さらに岩畔によれば、筆記試験に合格した者は次いで口頭試問でよりわけるのだが、そのときは次のような問題をだしたのだという。
「黒地の紙に墨で字が書いてあるが、どのようにすれば判読できるか」
「野原に大小便のあとが残されている。それは男の者か、あるいは女のものか」
「妙齢の婦人が歩いている。この女性と話をするきっかけはどうつくるか」
「日露戦争時の明石元二郎大佐の活動をどう思うか」
こうして20人を選んだのだという。そして当初は1カ年を教育期間としたが、その教育内容は「性格の陶冶、学科および術科の三大部門に分かれ、性格の陶冶として秘密戦士に具えるべき気質、つまり積極性、不屈性、剛胆、細心、機敏などを訓練し、とくに物欲、名誉欲、生への執着などの欲望から超脱して、縁の下の力持ちたることに甘んずる心境に到達することを目標」にしたという。その強い精神力を土台にスパイとしての特殊技術、語学実習、護身術などに力をいれたというのだ。
アッと驚く修了テスト
第1期生20人は、ほとんどが高等専門学校や大学を卒業後、予備士官学校を出た者たちで、彼らは入所と同時に本名を用いることは禁止され、防諜名を使用した。さらに、軍服は一切着ずに背広姿となり、頭髪も長髪とした。

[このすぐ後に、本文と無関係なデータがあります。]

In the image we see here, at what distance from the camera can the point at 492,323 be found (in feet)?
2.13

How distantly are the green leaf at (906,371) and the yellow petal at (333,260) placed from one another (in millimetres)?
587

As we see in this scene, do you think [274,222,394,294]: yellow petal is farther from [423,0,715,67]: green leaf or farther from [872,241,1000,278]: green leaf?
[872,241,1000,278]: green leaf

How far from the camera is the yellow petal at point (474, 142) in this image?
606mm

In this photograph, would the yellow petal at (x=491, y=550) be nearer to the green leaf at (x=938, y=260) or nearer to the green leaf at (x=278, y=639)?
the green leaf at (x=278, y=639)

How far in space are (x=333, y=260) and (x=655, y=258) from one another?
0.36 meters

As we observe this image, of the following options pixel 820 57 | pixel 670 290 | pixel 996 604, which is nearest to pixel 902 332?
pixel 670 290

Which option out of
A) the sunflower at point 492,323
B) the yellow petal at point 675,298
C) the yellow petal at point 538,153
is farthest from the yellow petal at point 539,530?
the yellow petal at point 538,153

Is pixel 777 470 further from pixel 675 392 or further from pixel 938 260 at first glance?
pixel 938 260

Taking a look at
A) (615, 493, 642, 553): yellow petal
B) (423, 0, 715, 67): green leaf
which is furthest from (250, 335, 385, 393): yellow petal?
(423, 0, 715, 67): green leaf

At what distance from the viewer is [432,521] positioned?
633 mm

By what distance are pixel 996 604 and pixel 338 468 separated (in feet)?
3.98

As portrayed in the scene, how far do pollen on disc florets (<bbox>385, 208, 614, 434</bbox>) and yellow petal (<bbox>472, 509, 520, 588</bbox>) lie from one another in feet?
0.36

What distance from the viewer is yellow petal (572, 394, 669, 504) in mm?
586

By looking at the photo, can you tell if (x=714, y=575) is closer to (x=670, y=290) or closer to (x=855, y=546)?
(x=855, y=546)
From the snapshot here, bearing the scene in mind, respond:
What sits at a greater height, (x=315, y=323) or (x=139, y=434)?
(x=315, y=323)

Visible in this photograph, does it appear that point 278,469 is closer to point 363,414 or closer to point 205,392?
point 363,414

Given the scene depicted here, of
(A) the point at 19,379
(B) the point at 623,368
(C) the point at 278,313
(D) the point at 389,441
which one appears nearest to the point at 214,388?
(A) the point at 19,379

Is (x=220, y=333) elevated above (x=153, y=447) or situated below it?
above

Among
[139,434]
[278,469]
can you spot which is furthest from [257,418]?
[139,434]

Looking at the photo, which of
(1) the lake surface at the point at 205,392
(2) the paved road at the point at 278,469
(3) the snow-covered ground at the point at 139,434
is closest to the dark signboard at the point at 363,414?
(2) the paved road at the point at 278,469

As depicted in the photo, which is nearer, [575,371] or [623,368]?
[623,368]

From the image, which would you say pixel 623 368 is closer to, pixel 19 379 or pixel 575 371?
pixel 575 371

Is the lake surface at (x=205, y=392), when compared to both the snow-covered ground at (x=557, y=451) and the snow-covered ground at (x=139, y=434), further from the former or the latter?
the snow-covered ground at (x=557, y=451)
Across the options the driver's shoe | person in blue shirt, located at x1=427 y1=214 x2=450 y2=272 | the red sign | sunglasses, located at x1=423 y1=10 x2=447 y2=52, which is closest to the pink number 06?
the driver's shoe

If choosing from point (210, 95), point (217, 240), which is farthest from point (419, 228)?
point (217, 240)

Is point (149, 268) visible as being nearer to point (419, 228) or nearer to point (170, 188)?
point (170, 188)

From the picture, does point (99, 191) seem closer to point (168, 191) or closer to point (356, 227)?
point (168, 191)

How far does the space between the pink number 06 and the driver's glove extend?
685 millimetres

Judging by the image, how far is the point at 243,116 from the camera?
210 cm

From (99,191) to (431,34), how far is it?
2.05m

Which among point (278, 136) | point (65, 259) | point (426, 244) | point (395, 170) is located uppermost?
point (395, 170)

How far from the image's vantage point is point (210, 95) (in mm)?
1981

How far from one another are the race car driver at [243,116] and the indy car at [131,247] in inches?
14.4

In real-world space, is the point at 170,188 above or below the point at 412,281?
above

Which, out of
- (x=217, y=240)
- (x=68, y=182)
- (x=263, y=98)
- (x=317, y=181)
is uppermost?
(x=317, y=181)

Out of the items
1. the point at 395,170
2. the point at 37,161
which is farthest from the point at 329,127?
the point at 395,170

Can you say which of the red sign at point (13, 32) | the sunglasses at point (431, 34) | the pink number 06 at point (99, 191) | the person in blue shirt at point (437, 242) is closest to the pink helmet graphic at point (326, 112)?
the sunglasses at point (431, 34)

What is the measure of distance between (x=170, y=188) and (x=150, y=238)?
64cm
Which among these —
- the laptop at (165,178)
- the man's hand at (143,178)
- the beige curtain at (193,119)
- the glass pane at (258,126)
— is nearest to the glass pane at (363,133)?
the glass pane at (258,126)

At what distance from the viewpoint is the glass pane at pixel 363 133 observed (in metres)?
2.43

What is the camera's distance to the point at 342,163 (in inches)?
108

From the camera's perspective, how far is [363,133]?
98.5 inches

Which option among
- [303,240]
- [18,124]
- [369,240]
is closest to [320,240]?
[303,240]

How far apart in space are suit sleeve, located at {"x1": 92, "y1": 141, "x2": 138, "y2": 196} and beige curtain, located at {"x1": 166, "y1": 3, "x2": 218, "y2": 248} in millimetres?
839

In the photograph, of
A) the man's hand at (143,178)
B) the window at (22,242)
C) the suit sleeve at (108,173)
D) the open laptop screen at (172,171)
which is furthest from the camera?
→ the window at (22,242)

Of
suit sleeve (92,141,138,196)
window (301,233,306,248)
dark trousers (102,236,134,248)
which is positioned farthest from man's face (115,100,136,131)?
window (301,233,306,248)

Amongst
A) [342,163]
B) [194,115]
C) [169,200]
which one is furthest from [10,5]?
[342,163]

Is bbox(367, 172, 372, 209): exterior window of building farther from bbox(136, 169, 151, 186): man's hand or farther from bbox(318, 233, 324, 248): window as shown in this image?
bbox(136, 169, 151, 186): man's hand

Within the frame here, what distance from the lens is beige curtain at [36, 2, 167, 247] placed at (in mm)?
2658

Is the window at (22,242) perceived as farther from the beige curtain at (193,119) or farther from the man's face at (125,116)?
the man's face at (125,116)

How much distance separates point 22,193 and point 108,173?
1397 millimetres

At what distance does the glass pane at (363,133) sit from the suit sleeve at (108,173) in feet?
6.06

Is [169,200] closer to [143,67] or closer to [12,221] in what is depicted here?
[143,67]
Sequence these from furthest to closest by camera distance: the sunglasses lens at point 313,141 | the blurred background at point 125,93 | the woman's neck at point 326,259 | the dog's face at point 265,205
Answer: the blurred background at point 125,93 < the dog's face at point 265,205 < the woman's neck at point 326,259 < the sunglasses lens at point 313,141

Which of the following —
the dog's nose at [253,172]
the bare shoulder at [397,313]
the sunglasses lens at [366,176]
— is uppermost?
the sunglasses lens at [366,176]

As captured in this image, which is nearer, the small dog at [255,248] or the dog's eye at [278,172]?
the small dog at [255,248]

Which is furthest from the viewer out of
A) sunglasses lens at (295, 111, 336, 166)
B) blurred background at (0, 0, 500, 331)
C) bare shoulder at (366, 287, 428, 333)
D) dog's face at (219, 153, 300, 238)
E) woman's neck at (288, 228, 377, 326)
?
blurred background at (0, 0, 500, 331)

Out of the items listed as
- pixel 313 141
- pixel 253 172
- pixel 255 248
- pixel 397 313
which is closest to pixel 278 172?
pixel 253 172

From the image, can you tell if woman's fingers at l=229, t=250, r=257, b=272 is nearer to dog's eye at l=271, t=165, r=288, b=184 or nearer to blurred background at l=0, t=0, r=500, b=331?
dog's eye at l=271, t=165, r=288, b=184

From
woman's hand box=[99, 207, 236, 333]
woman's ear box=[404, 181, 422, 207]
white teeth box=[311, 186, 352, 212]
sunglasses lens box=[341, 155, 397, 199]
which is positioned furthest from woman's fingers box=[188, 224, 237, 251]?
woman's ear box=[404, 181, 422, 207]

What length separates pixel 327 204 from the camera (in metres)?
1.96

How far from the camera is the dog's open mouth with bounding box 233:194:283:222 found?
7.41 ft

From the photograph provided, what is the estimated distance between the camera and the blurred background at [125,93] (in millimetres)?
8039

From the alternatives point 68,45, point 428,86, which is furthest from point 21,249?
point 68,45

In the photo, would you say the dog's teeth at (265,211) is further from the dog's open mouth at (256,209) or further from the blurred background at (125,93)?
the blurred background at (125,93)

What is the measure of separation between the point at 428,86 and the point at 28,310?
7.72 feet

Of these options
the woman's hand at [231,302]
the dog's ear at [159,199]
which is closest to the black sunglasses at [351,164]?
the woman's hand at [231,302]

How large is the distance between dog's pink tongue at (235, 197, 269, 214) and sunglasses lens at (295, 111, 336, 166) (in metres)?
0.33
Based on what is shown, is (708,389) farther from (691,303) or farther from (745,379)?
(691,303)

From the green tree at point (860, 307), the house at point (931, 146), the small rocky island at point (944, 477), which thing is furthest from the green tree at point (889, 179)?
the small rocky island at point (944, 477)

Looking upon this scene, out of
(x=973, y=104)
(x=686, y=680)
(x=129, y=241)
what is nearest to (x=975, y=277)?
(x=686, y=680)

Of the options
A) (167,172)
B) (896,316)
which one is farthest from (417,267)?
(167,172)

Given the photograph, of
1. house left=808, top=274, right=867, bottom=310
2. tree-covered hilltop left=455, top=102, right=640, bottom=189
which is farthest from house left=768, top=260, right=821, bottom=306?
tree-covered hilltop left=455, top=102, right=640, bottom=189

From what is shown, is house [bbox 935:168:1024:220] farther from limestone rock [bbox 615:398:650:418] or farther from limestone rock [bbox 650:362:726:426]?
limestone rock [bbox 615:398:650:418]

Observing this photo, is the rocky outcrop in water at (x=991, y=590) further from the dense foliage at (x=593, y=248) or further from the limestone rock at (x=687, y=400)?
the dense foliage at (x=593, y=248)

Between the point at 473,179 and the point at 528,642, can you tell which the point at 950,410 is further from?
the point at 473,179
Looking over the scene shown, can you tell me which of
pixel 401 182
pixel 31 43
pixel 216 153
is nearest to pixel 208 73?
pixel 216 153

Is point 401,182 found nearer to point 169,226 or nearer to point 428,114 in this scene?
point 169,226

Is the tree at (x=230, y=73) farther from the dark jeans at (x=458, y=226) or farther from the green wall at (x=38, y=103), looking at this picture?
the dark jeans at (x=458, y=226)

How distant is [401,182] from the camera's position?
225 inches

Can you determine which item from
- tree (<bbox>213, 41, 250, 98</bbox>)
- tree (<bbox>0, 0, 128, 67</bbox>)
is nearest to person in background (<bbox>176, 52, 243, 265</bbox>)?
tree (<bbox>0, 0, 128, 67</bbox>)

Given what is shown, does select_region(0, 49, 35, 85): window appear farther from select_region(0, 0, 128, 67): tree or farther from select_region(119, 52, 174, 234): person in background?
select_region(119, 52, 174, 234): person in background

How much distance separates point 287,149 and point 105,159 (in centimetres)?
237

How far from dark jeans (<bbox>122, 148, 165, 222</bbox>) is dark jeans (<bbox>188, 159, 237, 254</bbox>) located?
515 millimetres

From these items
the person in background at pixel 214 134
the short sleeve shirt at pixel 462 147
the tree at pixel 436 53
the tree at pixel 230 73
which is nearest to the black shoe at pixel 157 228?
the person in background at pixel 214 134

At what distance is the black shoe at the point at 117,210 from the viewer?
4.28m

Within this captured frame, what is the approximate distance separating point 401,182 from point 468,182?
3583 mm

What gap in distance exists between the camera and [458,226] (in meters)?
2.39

それだけではない。陸軍内部では、会話のなかでも天皇の名がでると誰もが姿勢を正すのであったが、この養成所ではそれがない。天皇の名がでて姿勢を正すと軍人ということがわかるので、誰もが自然のままにしていたり、ときに「天皇」と呼び捨てにしたりもするのだという。ひとたび商人や商社員、あるいは中国人に化けてしまうと、「天皇」という語に姿勢を正すのは不自然だからである。
第1期生が書き残している手記からは、天皇についてのタブーは一切なく、「天皇や国体について、学生に自由に議論させました」との一節を容易に見ることができる。表面上は皇国史観を排していたのである。
第1期生20人(実際の卒業生は19人)のレベルがあまりにも高かったのが、この養成所が陸軍中野学校として拡充されていく契機になった。そのレベルを知るエピソードがある。
昭和14年8月、第1期生の修了時には驚くような修了テストが行われた。初代所長の秋草は、ある一日を限って、その日に陸軍軍務局や兵務局の重要書類を盗みだすよう命じたのである。むろんこのことは陸軍省の将校たちとてまったく知らないことだ。夕方の定められた時間までに19人の学生は、命じられた部局から重要書類をすべて盗みだし、秋草のもとに届けている。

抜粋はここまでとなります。